**Sezione del testo:**
━━━━━━━━━━━━━━━━

La proposta di legge intende introdurre, nell’articolo 580 del Codice Penale anche questa sanzione: «Chiunque, con qualsiasi mezzo, anche per via telematica, istiga esplicitamente a pratiche di restrizione alimentare prolungata, idonee a provocare l'anoressia, la bulimia o altri disturbi del comportamento alimentare, o ne agevola l'esecuzione è punito con la reclusione fino a un anno e con una sanzione pecuniaria da euro 10.000 a euro 50.000». Se il reato è commesso «nei confronti di una persona minore di 14 anni o di una persona priva della capacità di intendere e di volere, si applica la pena della reclusione fino a due anni e di una sanzione pecuniaria da euro 20.000 a euro 100.000». È incredibile la vaghezza espressa da questo “chiunque”, che è l’oggetto della legge. Non solo i siti pro-ana e pro-mia, ma “chiunque”: quasi tutti gli stilisti, quasi tutte le modelle, la rivista Vogue e la sua direttrice (notoriamente fanatica dell’estetica della magrezza), i siti dietisti, i siti salutisti … praticamente qualunque cosa circoli sul cibo potrebbe finire sotto la scure della legge, lasciando ampio margine all’arbitrio della magistratura.
Abbiamo dunque una proposta di legge tanto fragile nelle sue basi, quanto arbitraria nei suoi esiti. Che cosa può spingere a sostenerla? L’anoressia è un problema serio. L’istigazione all’anoressia è, al contrario, un artificio politico e retorico. Aiutare le famiglie ad affrontare casi di anoressia entro le proprie mura domestiche sarebbe una proposta seria. Punire chi “istiga” l’anoressia, anche chi anoressica lo è già (come l’autrice media dei siti pro-ama), può essere addirittura controproducente, come sempre quando lo Stato ficca il naso dentro delicati equilibri familiari.

━━━━━━━━━━━━━━━━

**Materiale estratto:**

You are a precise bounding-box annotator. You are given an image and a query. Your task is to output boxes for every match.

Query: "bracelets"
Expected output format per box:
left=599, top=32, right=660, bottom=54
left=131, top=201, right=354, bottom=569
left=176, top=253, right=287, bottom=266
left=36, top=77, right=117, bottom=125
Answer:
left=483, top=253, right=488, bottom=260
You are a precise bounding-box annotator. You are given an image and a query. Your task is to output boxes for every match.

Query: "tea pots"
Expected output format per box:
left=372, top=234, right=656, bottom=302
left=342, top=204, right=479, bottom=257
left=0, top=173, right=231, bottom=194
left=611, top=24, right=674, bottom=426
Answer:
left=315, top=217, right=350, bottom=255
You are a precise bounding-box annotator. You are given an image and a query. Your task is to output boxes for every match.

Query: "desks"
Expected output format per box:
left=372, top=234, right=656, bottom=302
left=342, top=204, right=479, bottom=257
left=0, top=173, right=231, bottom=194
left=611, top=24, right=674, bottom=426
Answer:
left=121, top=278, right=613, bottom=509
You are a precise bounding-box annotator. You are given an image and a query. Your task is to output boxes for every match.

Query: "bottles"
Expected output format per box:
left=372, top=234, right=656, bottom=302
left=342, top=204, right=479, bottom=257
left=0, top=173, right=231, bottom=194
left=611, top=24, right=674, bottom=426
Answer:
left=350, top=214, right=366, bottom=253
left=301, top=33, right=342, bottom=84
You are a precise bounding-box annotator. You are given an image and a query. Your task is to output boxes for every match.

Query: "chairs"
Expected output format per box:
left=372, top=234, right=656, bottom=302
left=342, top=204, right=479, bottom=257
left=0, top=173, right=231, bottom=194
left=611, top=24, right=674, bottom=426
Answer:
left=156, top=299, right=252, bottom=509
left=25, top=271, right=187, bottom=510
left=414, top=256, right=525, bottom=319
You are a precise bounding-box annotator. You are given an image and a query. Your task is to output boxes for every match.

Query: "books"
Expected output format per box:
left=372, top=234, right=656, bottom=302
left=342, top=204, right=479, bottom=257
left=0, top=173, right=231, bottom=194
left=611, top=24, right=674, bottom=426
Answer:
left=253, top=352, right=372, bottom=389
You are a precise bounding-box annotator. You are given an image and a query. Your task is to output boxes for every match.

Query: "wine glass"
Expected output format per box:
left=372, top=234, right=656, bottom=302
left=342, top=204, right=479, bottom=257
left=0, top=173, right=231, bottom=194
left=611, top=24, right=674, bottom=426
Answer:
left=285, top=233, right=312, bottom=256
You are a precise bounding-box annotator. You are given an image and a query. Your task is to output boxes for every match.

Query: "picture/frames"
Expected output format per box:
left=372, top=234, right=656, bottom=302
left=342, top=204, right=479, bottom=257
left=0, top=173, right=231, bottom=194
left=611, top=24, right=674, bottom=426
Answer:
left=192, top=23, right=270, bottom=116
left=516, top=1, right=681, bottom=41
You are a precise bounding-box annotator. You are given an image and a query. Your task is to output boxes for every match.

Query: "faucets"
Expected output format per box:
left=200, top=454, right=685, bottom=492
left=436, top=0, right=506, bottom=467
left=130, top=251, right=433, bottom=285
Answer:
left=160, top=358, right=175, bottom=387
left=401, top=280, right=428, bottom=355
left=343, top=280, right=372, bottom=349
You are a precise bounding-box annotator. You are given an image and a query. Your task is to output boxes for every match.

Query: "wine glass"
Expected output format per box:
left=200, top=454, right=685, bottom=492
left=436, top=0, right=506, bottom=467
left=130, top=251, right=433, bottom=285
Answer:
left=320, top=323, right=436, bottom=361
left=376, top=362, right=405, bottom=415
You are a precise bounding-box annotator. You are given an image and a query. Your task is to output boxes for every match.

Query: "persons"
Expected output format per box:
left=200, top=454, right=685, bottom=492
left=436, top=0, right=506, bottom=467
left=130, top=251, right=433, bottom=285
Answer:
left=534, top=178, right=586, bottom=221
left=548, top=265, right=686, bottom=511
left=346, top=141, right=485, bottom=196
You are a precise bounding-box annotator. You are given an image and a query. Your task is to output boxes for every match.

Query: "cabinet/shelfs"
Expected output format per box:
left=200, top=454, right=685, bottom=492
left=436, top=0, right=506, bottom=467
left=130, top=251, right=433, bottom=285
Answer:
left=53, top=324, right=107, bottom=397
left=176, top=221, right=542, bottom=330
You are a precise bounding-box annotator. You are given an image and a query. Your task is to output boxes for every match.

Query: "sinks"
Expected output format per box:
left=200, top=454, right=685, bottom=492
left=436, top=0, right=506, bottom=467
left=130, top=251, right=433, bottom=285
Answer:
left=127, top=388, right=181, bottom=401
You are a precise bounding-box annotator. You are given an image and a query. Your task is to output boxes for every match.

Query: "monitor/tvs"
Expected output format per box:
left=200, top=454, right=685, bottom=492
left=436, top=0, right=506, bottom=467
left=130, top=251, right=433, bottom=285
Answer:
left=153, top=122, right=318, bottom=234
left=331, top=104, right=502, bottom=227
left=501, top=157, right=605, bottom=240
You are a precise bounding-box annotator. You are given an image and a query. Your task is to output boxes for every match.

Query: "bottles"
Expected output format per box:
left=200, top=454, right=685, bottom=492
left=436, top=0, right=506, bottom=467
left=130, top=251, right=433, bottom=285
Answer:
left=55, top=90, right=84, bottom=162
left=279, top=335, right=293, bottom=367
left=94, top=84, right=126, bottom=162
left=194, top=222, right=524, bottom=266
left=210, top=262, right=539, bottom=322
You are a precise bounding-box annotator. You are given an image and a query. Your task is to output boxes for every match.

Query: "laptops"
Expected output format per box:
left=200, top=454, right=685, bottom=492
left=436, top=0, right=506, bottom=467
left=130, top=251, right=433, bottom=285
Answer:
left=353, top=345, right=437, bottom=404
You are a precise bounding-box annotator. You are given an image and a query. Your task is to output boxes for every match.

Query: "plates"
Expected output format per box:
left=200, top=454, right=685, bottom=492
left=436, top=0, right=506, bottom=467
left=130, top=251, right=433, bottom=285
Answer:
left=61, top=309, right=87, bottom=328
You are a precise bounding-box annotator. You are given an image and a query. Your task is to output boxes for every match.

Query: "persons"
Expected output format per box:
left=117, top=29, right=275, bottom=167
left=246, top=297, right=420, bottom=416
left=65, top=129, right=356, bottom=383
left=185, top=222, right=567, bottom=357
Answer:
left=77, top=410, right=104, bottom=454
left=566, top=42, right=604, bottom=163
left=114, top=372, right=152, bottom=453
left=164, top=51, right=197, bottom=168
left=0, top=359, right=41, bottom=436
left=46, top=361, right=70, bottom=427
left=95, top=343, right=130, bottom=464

━━━━━━━━━━━━━━━━

**Consegna 1:** Riassumi in due frasi il brano sulla proposta di legge contro l'istigazione all'anoressia.
**Consegna 2:** Duplica parola per parola il passo del brano sulla proposta di legge che comincia con le parole "Abbiamo dunque una" e si ferma dopo le parole "delicati equilibri familiari.".

**Soluzione svolta 1:** La proposta di legge vuole inserire nell'articolo 580 del Codice Penale la punizione, con reclusione e sanzioni pecuniarie, di chiunque istighi esplicitamente a pratiche di restrizione alimentare prolungata o ne agevoli l'esecuzione, con pene più severe se la vittima ha meno di 14 anni o è priva della capacità di intendere e di volere. Il brano critica la vaghezza di quel "chiunque", che lascerebbe ampio margine all'arbitrio della magistratura, e giudica la proposta fragile e arbitraria: aiutare le famiglie sarebbe una proposta seria, mentre punire chi "istiga" l'anoressia può risultare controproducente.

**Soluzione svolta 2:**
Abbiamo dunque una proposta di legge tanto fragile nelle sue basi, quanto arbitraria nei suoi esiti. Che cosa può spingere a sostenerla? L’anoressia è un problema serio. L’istigazione all’anoressia è, al contrario, un artificio politico e retorico. Aiutare le famiglie ad affrontare casi di anoressia entro le proprie mura domestiche sarebbe una proposta seria. Punire chi “istiga” l’anoressia, anche chi anoressica lo è già (come l’autrice media dei siti pro-ama), può essere addirittura controproducente, come sempre quando lo Stato ficca il naso dentro delicati equilibri familiari.